* [TASK DIRECTIONS]
Give again only what runs from the line with "Cavalletto Laterale Moto" to the final line of the entries below, exactly as written and without pictures.

++++ PROVIDED MATERIAL

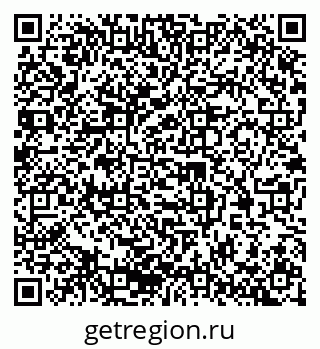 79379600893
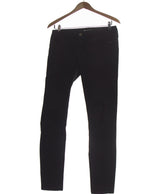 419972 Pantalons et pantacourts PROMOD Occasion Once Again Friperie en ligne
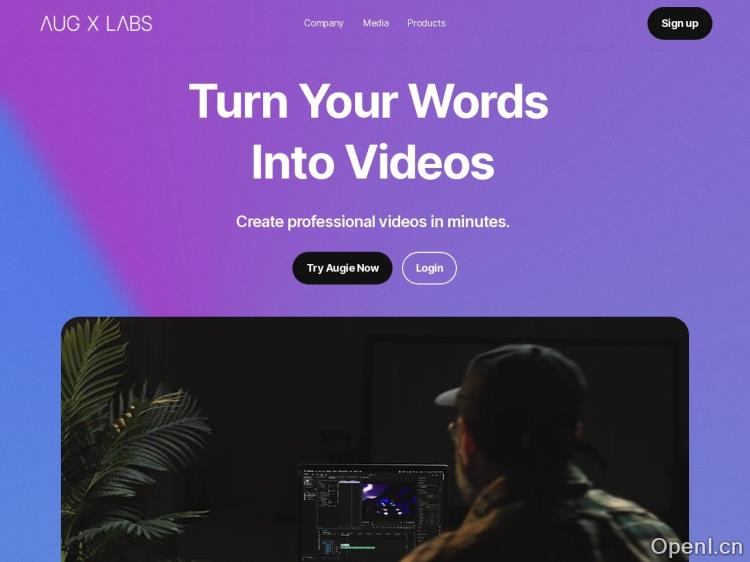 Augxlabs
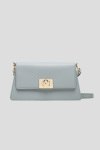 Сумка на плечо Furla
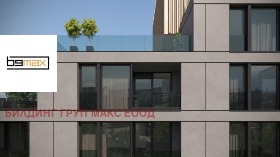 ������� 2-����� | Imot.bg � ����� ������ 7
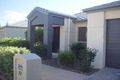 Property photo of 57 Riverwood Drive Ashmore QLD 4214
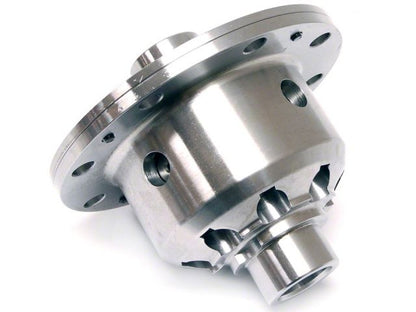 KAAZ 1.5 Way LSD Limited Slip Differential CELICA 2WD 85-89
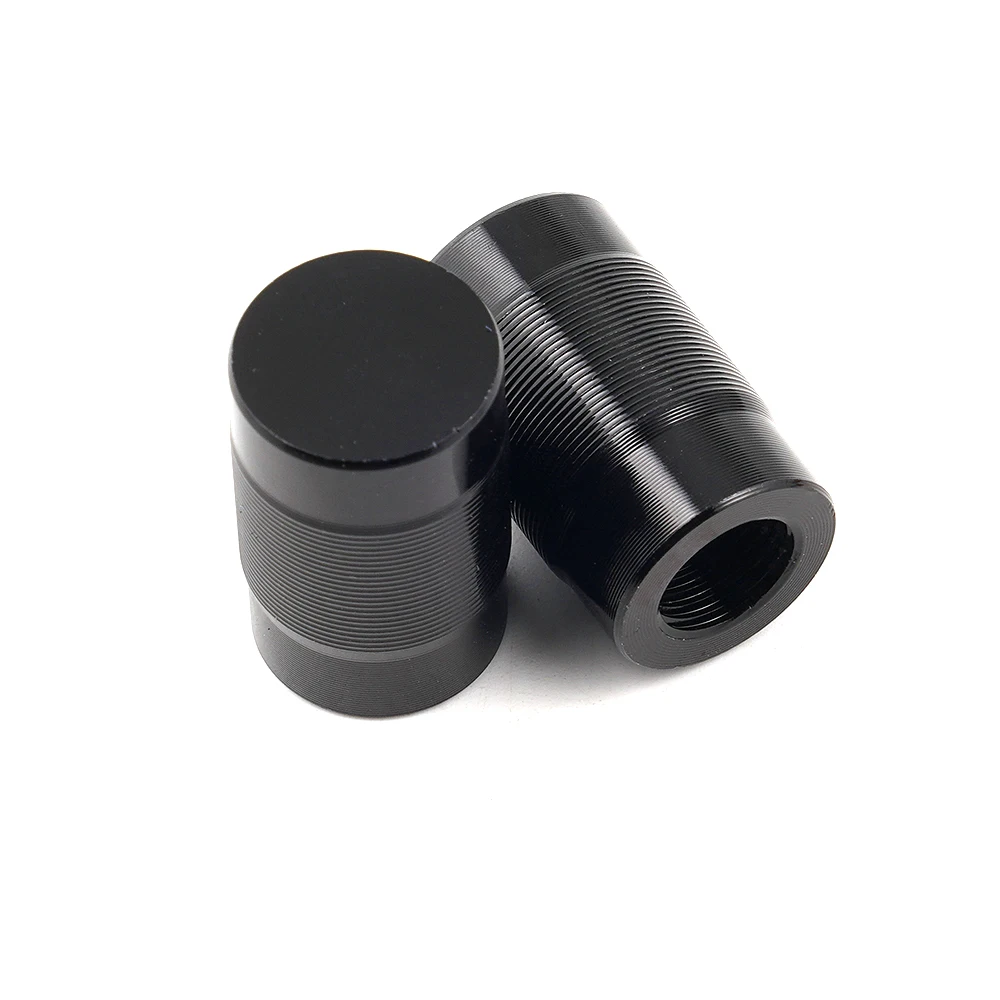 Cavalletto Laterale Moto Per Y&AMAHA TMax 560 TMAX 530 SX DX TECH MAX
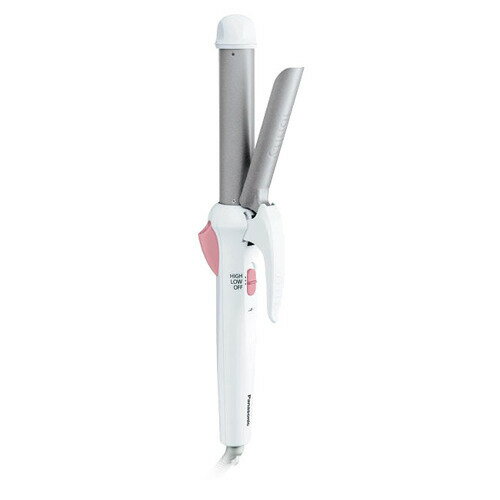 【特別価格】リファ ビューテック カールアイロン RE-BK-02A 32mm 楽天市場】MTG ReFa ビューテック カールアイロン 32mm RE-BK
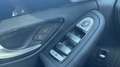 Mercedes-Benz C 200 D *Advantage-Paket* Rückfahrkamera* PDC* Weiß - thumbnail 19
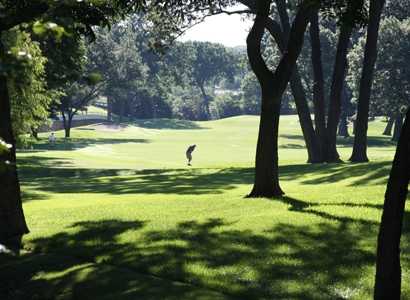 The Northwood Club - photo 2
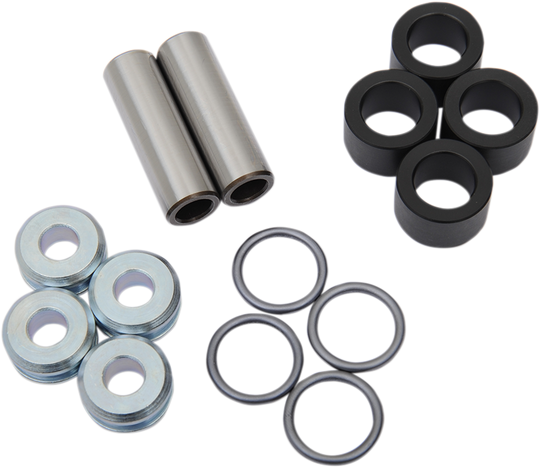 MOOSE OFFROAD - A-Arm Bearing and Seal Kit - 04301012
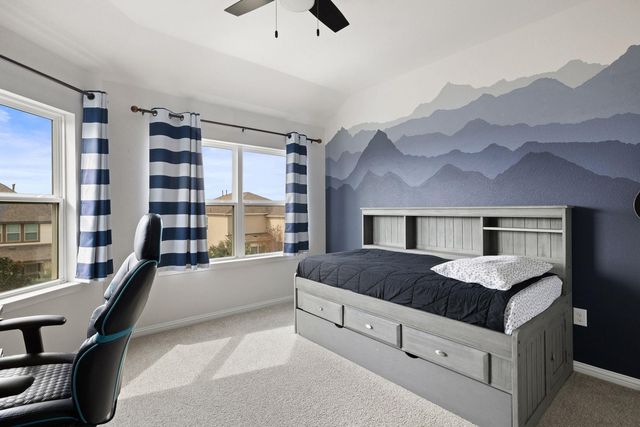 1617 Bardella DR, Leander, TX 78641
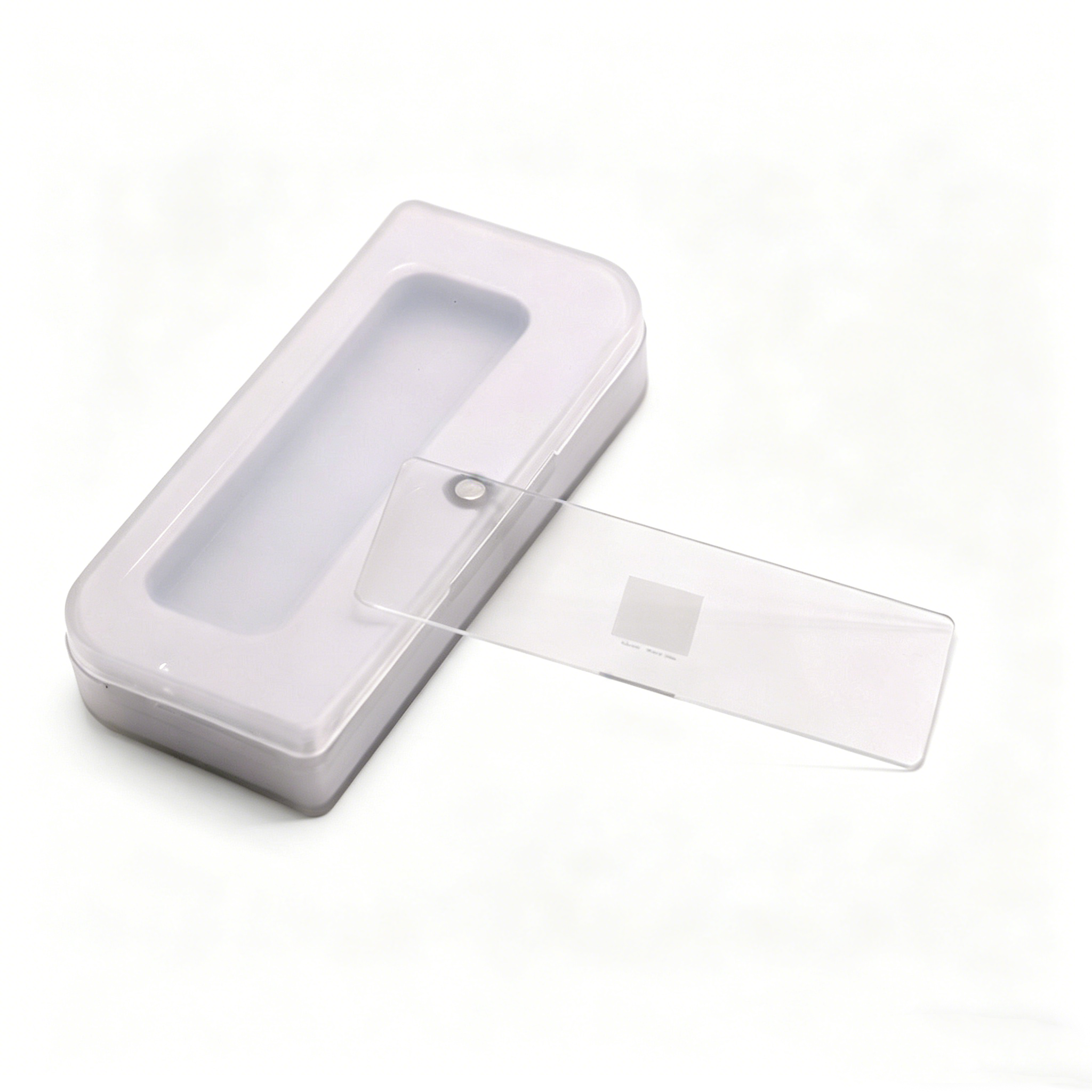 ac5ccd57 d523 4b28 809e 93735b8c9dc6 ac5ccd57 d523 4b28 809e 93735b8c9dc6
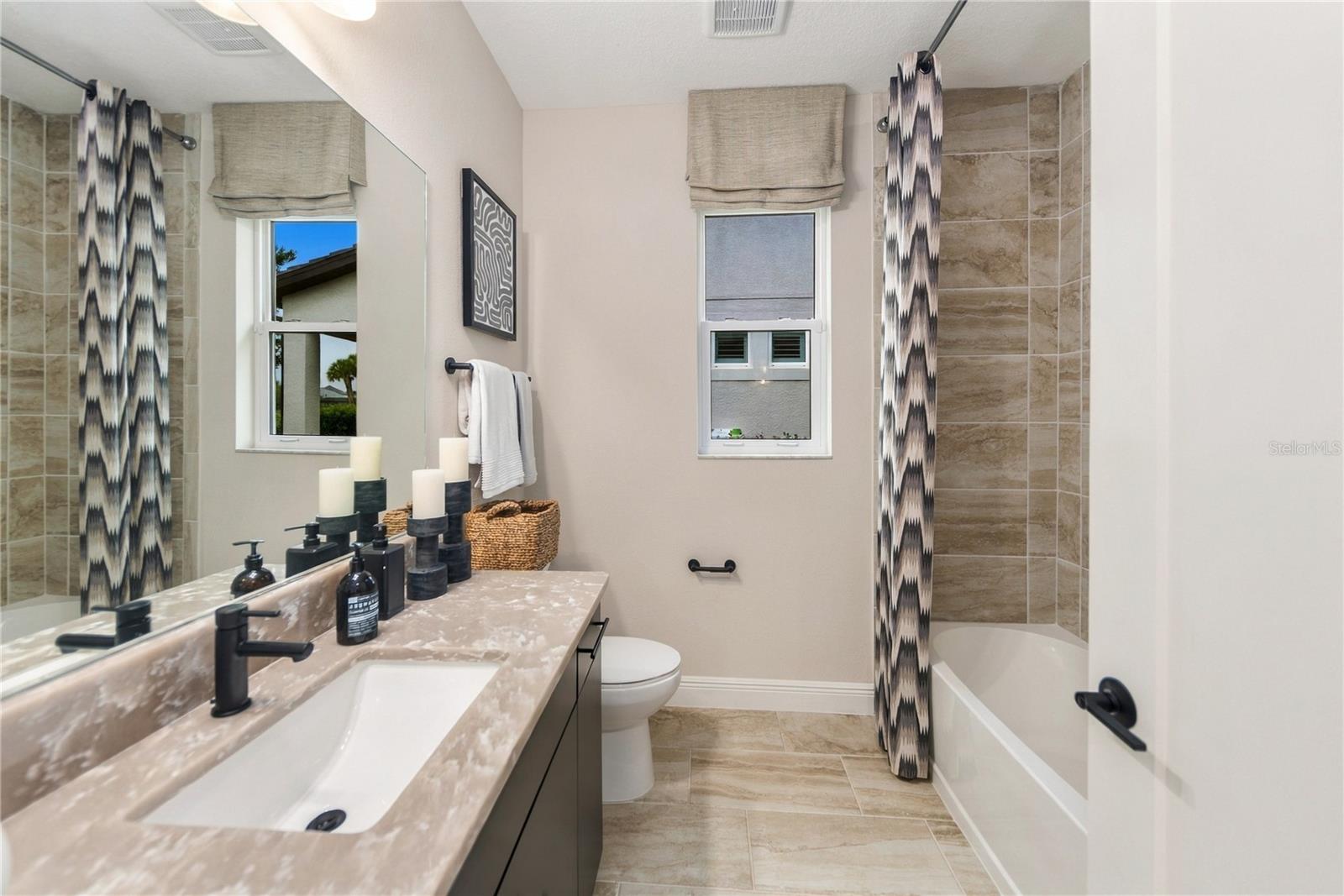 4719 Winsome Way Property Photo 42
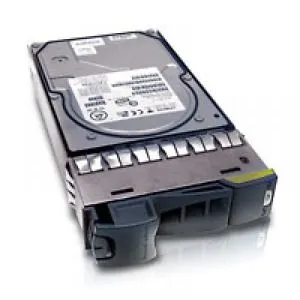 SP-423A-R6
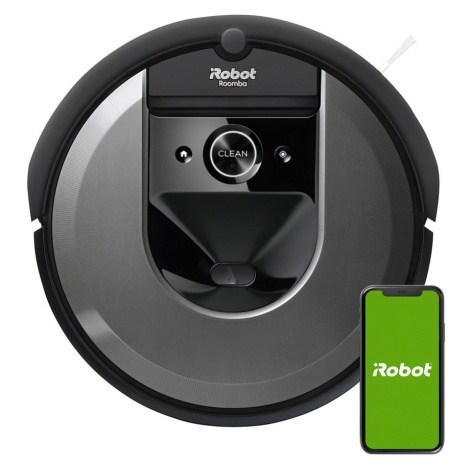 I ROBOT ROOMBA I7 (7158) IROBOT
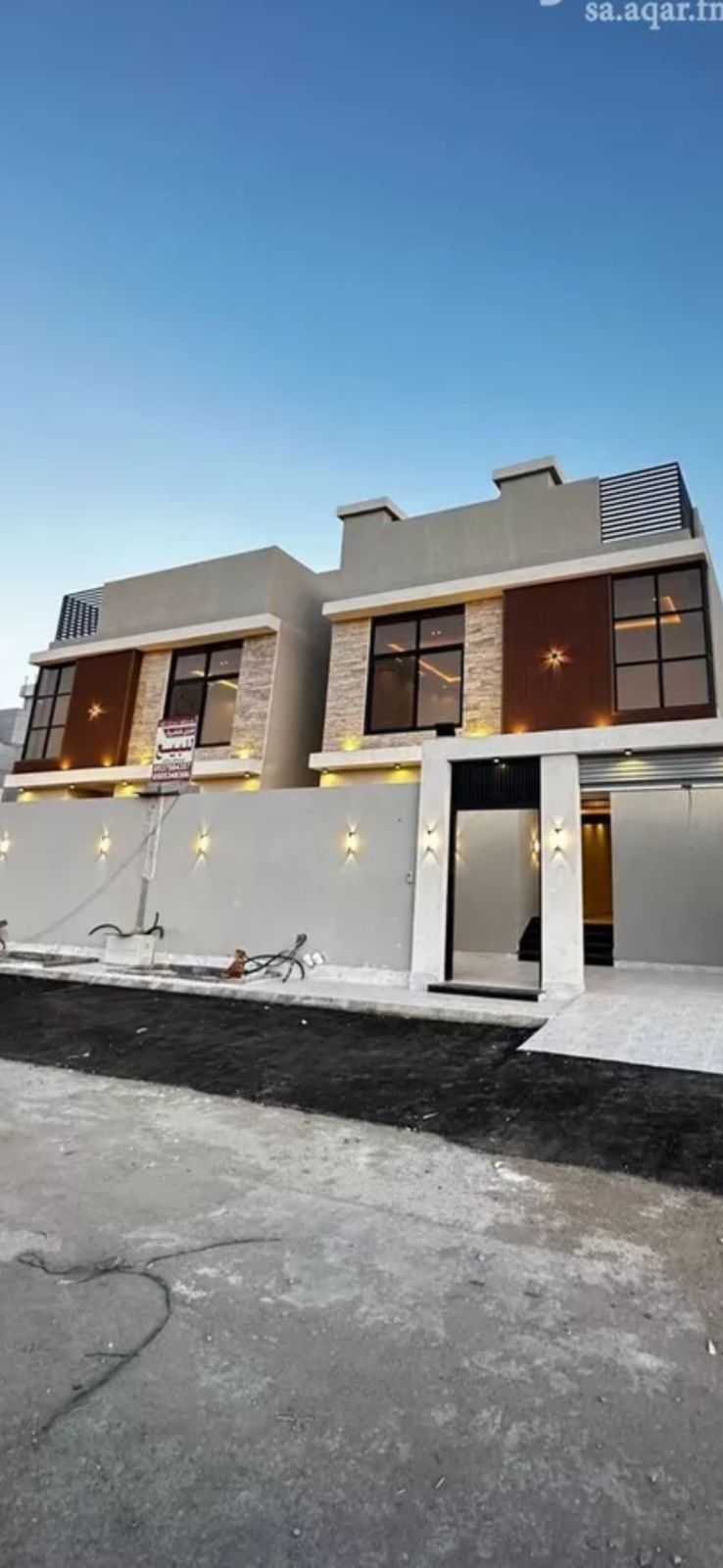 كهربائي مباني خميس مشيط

++++++++

* [ANSWER FOR THE TASK]
 Cavalletto Laterale Moto Per Y&AMAHA TMax 560 TMAX 530 SX DX TECH MAX
 【特別価格】リファ ビューテック カールアイロン RE-BK-02A 32mm 楽天市場】MTG ReFa ビューテック カールアイロン 32mm RE-BK
 Mercedes-Benz C 200 D *Advantage-Paket* Rückfahrkamera* PDC* Weiß - thumbnail 19
 The Northwood Club - photo 2
 MOOSE OFFROAD - A-Arm Bearing and Seal Kit - 04301012
 1617 Bardella DR, Leander, TX 78641
 ac5ccd57 d523 4b28 809e 93735b8c9dc6 ac5ccd57 d523 4b28 809e 93735b8c9dc6
 4719 Winsome Way Property Photo 42
 SP-423A-R6
 I ROBOT ROOMBA I7 (7158) IROBOT
 كهربائي مباني خميس مشيط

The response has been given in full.